In the last diary we defined health care consumers by the way in which they pay for health care and identified three basic groups: (1). People who are members of an employer-sponsored private insurance group and people who directly purchase their own health insurance; (2). People who are members of a government-sponsored insurance plan, primarily Medicare or Medicaid; and (3). People who pay for health care completely on a cash (out-of-pocket) basis, either because they cannot get employer-sponsored or government health insurance, or do not have enough money to purchase their own insurance, or have decided that they do not want or need insurance. There's also a certaoin spill-over between Groups #1 and #3 because most health care requires a private co-pay and many health care procedures may not be covered by insurance. On the other hand, such cash payments are also deductible from the tax bill, do the net cost is, in many cases, smaller than the gross cost.
We do not yet have enough data to analyze differences in behavior between these three populations when they enter the health care market. But everyone seems to agree that the manner in which an individual's health costs are covered does have some important impact on their behavior as health care consumers. So let's at least begin to discuss this issue now.
In the previous diary we analyzed the different ways in which consumers purchase health care (or have surrogates like insurance companies purchase it for them.) But with the exception of severe trauma, which involves only a tiny proportion of all health care delivery, the entire process of consuming and paying for health care services and products is initiated by the decision of the consumer (aka the patient) to make a conscious decision to enter the health care market. So understanding how this market functions must begin with an understanding of what motivates the consumer to enter it.
Back in Part 6 I introduced readers to the whole field of health care economics, inaugurated by a path-breaking article published by Kenneth Arrow in 1963. In this artlcle, cited as the sine qua non of the liberal approach to health care reform, Arrow distinguished between the behavior of health care consumers and consumers of other products and services based on two crucial factors: (1). Health care consumption is unplanned and unpredictable due to the sudden onset of illness, as opposed to consumption of other consumer goods (food, clothing) that is regular and predictable; and (2). the relationship between health care consumer and provider is based on trust, as opposed to other forms of consumer-provider relations in which trust is not expected nor required as an aspect of the relationship. [Note that Arrow also discussed two other factors that impeded market equilibrium in health care - information assymetry and insurance irrationality - but we will leave those two issues to later diaries.]
I do not believe that either of the first two theses are necessarily true, to the degree that Arrow believed them to be true in 1963. I also do not believe that the data I have mined and will publish going forward supports these theses to the degree that some of Arrow's followers continue to subscribe to his basic ideas and approach. But understand thT my intention here is not to rewrite the field of health care economics. Rather, I hope to show that some of the current ideas about health care reform may need to be re-thought given the degree to which the reality of today's health care markets departs from the Arrow-inspired paradigm.

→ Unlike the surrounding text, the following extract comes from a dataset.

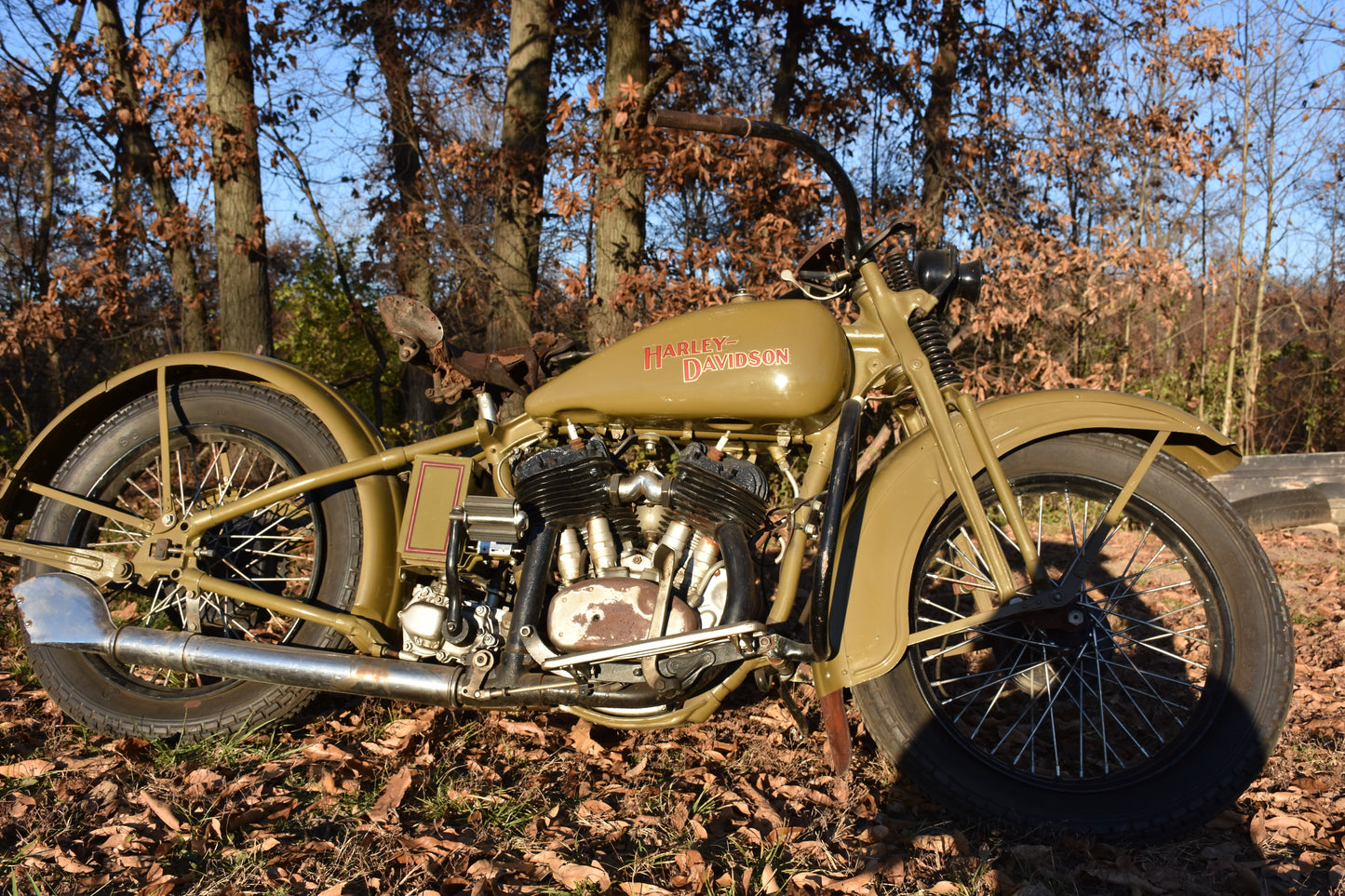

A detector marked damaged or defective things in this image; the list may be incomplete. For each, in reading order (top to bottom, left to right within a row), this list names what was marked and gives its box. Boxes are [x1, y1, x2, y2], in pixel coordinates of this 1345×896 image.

rusty engine cover [545, 578, 699, 648]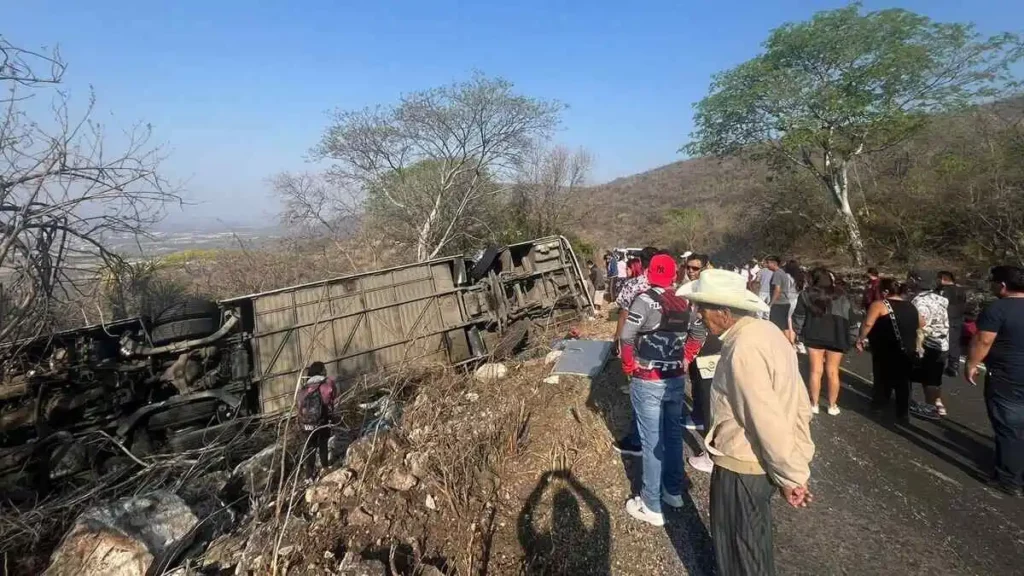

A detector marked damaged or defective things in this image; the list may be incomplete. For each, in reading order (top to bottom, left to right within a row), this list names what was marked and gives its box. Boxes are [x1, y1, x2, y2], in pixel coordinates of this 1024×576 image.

overturned bus [0, 235, 593, 491]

In particular we need to understand the attitudes and motivations of health care consumers. And in that respect, the fact that two-thirds of all Americans have access to the health care market because they are covered either by government-sponsored or employer-sponsored insurance is not only a situation that simply didn't exist when Arrow published his article in 1963, but means that this group of consumers must differ in behavior and expectations from the remaining third who have no insurance either by choice or by circumstance.
We have not yet analyzed data that would show us whether there are behavior differences between insured and uninsured health care consumers, but we can say this. From the time that health care insurance first started to enroll a significant number Americans, beginning in the 1950s with employer-sponsored plans and then in the 1960s with Medicare and Medicaid, there is no question that as more people received coverage, the cost of health care started to rise, both on a per capita basis as well as a percentage of the GDP. In 1950 health care accounted for 4% of the GDP, it now accounts for 18%, and while cash payments for health care were more than 60% of all payments in 1960, they represented only 15% of all payments in 2000. [Data from Relman A Second Opinion] and Kronick, "Valuing Charity," Journal of Health Politics, Policy and Law.]
Ultimately, the questions that must be answered are as follows: Do consumers enter the health care market because of the sudden onset of unpredictable illness, or do they enter this market for other reasons? And if there are other reasons for consuming health care, do these reasons differ depending on how the consumer pays for health care? In other words, do consumers need health care or do they want health care.